Stored data
-- Opening Marker --

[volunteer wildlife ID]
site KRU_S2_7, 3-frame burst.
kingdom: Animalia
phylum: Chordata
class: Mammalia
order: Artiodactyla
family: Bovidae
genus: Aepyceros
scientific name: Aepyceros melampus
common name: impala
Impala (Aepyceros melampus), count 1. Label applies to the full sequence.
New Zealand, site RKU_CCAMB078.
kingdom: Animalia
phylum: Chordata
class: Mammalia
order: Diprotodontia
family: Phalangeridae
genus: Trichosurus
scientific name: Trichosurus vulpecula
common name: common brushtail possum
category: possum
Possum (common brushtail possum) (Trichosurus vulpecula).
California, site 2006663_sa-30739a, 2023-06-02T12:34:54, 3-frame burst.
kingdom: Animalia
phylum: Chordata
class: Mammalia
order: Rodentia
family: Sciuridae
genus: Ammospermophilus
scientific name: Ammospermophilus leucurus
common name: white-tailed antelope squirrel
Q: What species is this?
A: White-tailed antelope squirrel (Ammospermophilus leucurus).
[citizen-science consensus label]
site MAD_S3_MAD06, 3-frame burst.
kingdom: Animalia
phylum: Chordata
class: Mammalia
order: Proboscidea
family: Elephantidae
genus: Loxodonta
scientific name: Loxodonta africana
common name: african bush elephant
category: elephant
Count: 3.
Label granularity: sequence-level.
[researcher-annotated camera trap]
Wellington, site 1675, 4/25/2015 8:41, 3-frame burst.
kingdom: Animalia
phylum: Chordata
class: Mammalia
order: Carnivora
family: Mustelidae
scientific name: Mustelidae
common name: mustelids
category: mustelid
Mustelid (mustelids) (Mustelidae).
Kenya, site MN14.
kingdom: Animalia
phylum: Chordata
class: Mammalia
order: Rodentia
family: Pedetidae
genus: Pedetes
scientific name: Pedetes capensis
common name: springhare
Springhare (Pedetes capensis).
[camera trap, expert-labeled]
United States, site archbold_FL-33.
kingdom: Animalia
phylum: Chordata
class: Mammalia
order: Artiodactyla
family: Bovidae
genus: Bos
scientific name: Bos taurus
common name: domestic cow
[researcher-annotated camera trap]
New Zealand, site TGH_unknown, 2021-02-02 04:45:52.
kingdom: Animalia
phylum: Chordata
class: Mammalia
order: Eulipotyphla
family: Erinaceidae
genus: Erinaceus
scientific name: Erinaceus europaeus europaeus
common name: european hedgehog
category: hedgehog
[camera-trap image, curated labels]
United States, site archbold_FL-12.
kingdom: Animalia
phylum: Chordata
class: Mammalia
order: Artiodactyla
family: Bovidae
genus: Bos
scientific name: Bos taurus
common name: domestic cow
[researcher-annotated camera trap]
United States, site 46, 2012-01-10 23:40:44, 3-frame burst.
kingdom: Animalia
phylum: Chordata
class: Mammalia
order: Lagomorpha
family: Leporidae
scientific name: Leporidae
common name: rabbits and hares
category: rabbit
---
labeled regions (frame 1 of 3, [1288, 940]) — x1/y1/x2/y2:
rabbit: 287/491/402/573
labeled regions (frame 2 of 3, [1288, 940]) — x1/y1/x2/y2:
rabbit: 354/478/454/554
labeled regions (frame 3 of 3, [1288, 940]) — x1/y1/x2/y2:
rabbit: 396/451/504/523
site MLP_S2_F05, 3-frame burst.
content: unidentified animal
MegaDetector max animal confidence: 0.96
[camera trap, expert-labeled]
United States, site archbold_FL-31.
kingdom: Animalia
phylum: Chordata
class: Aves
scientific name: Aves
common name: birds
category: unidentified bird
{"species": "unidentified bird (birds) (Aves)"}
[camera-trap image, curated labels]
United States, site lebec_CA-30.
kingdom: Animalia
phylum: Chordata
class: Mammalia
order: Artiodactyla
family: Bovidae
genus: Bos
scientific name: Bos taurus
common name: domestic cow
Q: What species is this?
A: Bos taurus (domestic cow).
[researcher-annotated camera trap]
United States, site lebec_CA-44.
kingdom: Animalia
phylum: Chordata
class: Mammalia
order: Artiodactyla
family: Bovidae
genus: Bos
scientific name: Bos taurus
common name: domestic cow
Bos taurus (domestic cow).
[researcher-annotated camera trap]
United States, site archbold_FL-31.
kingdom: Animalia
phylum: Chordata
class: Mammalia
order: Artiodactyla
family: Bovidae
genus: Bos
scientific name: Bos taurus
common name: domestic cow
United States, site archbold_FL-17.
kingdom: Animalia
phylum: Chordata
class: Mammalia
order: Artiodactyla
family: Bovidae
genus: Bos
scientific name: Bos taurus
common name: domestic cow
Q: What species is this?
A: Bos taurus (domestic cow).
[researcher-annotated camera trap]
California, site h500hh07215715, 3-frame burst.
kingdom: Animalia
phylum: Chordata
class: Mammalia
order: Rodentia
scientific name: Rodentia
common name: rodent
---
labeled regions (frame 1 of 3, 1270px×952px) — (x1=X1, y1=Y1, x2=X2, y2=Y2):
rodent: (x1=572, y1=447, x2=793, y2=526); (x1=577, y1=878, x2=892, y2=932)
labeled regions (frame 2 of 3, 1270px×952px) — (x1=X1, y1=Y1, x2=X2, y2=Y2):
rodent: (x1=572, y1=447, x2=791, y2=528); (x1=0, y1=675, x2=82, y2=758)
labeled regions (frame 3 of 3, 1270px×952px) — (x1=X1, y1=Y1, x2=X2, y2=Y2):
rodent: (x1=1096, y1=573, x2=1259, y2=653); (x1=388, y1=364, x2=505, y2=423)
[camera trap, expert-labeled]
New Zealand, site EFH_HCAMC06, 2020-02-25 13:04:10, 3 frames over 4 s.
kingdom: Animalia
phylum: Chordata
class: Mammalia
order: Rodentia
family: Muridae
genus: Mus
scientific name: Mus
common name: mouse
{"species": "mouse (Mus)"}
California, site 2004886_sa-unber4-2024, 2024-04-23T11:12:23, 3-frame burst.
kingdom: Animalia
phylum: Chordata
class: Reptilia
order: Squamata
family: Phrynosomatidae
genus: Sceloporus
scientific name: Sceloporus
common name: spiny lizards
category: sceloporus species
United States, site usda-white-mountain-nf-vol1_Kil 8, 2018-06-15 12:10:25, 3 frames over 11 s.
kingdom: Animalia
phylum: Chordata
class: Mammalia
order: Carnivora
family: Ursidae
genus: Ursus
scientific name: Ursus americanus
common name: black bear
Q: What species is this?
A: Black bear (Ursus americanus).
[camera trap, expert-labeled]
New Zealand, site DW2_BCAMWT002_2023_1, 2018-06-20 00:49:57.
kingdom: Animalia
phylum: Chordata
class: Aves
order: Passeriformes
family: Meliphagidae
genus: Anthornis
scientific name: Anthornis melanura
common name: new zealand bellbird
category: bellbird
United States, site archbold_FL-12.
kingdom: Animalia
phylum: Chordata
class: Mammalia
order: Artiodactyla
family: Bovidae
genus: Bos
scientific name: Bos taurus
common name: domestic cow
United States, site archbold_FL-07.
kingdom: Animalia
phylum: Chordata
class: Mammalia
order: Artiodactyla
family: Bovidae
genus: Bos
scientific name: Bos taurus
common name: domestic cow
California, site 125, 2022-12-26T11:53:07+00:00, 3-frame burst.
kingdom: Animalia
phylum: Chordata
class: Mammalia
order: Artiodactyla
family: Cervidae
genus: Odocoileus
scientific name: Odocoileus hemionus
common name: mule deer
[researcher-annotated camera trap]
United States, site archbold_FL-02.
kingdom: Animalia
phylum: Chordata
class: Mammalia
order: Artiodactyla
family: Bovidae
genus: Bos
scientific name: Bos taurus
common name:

-- Closing Marker --

Assignment » Return the data above in full. Keep every line exactly as it is.

Answer to this problem »
[volunteer wildlife ID]
site KRU_S2_7, 3-frame burst.
kingdom: Animalia
phylum: Chordata
class: Mammalia
order: Artiodactyla
family: Bovidae
genus: Aepyceros
scientific name: Aepyceros melampus
common name: impala
Impala (Aepyceros melampus), count 1. Label applies to the full sequence.
New Zealand, site RKU_CCAMB078.
kingdom: Animalia
phylum: Chordata
class: Mammalia
order: Diprotodontia
family: Phalangeridae
genus: Trichosurus
scientific name: Trichosurus vulpecula
common name: common brushtail possum
category: possum
Possum (common brushtail possum) (Trichosurus vulpecula).
California, site 2006663_sa-30739a, 2023-06-02T12:34:54, 3-frame burst.
kingdom: Animalia
phylum: Chordata
class: Mammalia
order: Rodentia
family: Sciuridae
genus: Ammospermophilus
scientific name: Ammospermophilus leucurus
common name: white-tailed antelope squirrel
Q: What species is this?
A: White-tailed antelope squirrel (Ammospermophilus leucurus).
[citizen-science consensus label]
site MAD_S3_MAD06, 3-frame burst.
kingdom: Animalia
phylum: Chordata
class: Mammalia
order: Proboscidea
family: Elephantidae
genus: Loxodonta
scientific name: Loxodonta africana
common name: african bush elephant
category: elephant
Count: 3.
Label granularity: sequence-level.
[researcher-annotated camera trap]
Wellington, site 1675, 4/25/2015 8:41, 3-frame burst.
kingdom: Animalia
phylum: Chordata
class: Mammalia
order: Carnivora
family: Mustelidae
scientific name: Mustelidae
common name: mustelids
category: mustelid
Mustelid (mustelids) (Mustelidae).
Kenya, site MN14.
kingdom: Animalia
phylum: Chordata
class: Mammalia
order: Rodentia
family: Pedetidae
genus: Pedetes
scientific name: Pedetes capensis
common name: springhare
Springhare (Pedetes capensis).
[camera trap, expert-labeled]
United States, site archbold_FL-33.
kingdom: Animalia
phylum: Chordata
class: Mammalia
order: Artiodactyla
family: Bovidae
genus: Bos
scientific name: Bos taurus
common name: domestic cow
[researcher-annotated camera trap]
New Zealand, site TGH_unknown, 2021-02-02 04:45:52.
kingdom: Animalia
phylum: Chordata
class: Mammalia
order: Eulipotyphla
family: Erinaceidae
genus: Erinaceus
scientific name: Erinaceus europaeus europaeus
common name: european hedgehog
category: hedgehog
[camera-trap image, curated labels]
United States, site archbold_FL-12.
kingdom: Animalia
phylum: Chordata
class: Mammalia
order: Artiodactyla
family: Bovidae
genus: Bos
scientific name: Bos taurus
common name: domestic cow
[researcher-annotated camera trap]
United States, site 46, 2012-01-10 23:40:44, 3-frame burst.
kingdom: Animalia
phylum: Chordata
class: Mammalia
order: Lagomorpha
family: Leporidae
scientific name: Leporidae
common name: rabbits and hares
category: rabbit
---
labeled regions (frame 1 of 3, [1288, 940]) — x1/y1/x2/y2:
rabbit: 287/491/402/573
labeled regions (frame 2 of 3, [1288, 940]) — x1/y1/x2/y2:
rabbit: 354/478/454/554
labeled regions (frame 3 of 3, [1288, 940]) — x1/y1/x2/y2:
rabbit: 396/451/504/523
site MLP_S2_F05, 3-frame burst.
content: unidentified animal
MegaDetector max animal confidence: 0.96
[camera trap, expert-labeled]
United States, site archbold_FL-31.
kingdom: Animalia
phylum: Chordata
class: Aves
scientific name: Aves
common name: birds
category: unidentified bird
{"species": "unidentified bird (birds) (Aves)"}
[camera-trap image, curated labels]
United States, site lebec_CA-30.
kingdom: Animalia
phylum: Chordata
class: Mammalia
order: Artiodactyla
family: Bovidae
genus: Bos
scientific name: Bos taurus
common name: domestic cow
Q: What species is this?
A: Bos taurus (domestic cow).
[researcher-annotated camera trap]
United States, site lebec_CA-44.
kingdom: Animalia
phylum: Chordata
class: Mammalia
order: Artiodactyla
family: Bovidae
genus: Bos
scientific name: Bos taurus
common name: domestic cow
Bos taurus (domestic cow).
[researcher-annotated camera trap]
United States, site archbold_FL-31.
kingdom: Animalia
phylum: Chordata
class: Mammalia
order: Artiodactyla
family: Bovidae
genus: Bos
scientific name: Bos taurus
common name: domestic cow
United States, site archbold_FL-17.
kingdom: Animalia
phylum: Chordata
class: Mammalia
order: Artiodactyla
family: Bovidae
genus: Bos
scientific name: Bos taurus
common name: domestic cow
Q: What species is this?
A: Bos taurus (domestic cow).
[researcher-annotated camera trap]
California, site h500hh07215715, 3-frame burst.
kingdom: Animalia
phylum: Chordata
class: Mammalia
order: Rodentia
scientific name: Rodentia
common name: rodent
---
labeled regions (frame 1 of 3, 1270px×952px) — (x1=X1, y1=Y1, x2=X2, y2=Y2):
rodent: (x1=572, y1=447, x2=793, y2=526); (x1=577, y1=878, x2=892, y2=932)
labeled regions (frame 2 of 3, 1270px×952px) — (x1=X1, y1=Y1, x2=X2, y2=Y2):
rodent: (x1=572, y1=447, x2=791, y2=528); (x1=0, y1=675, x2=82, y2=758)
labeled regions (frame 3 of 3, 1270px×952px) — (x1=X1, y1=Y1, x2=X2, y2=Y2):
rodent: (x1=1096, y1=573, x2=1259, y2=653); (x1=388, y1=364, x2=505, y2=423)
[camera trap, expert-labeled]
New Zealand, site EFH_HCAMC06, 2020-02-25 13:04:10, 3 frames over 4 s.
kingdom: Animalia
phylum: Chordata
class: Mammalia
order: Rodentia
family: Muridae
genus: Mus
scientific name: Mus
common name: mouse
{"species": "mouse (Mus)"}
California, site 2004886_sa-unber4-2024, 2024-04-23T11:12:23, 3-frame burst.
kingdom: Animalia
phylum: Chordata
class: Reptilia
order: Squamata
family: Phrynosomatidae
genus: Sceloporus
scientific name: Sceloporus
common name: spiny lizards
category: sceloporus species
United States, site usda-white-mountain-nf-vol1_Kil 8, 2018-06-15 12:10:25, 3 frames over 11 s.
kingdom: Animalia
phylum: Chordata
class: Mammalia
order: Carnivora
family: Ursidae
genus: Ursus
scientific name: Ursus americanus
common name: black bear
Q: What species is this?
A: Black bear (Ursus americanus).
[camera trap, expert-labeled]
New Zealand, site DW2_BCAMWT002_2023_1, 2018-06-20 00:49:57.
kingdom: Animalia
phylum: Chordata
class: Aves
order: Passeriformes
family: Meliphagidae
genus: Anthornis
scientific name: Anthornis melanura
common name: new zealand bellbird
category: bellbird
United States, site archbold_FL-12.
kingdom: Animalia
phylum: Chordata
class: Mammalia
order: Artiodactyla
family: Bovidae
genus: Bos
scientific name: Bos taurus
common name: domestic cow
United States, site archbold_FL-07.
kingdom: Animalia
phylum: Chordata
class: Mammalia
order: Artiodactyla
family: Bovidae
genus: Bos
scientific name: Bos taurus
common name: domestic cow
California, site 125, 2022-12-26T11:53:07+00:00, 3-frame burst.
kingdom: Animalia
phylum: Chordata
class: Mammalia
order: Artiodactyla
family: Cervidae
genus: Odocoileus
scientific name: Odocoileus hemionus
common name: mule deer
[researcher-annotated camera trap]
United States, site archbold_FL-02.
kingdom: Animalia
phylum: Chordata
class: Mammalia
order: Artiodactyla
family: Bovidae
genus: Bos
scientific name: Bos taurus
common name:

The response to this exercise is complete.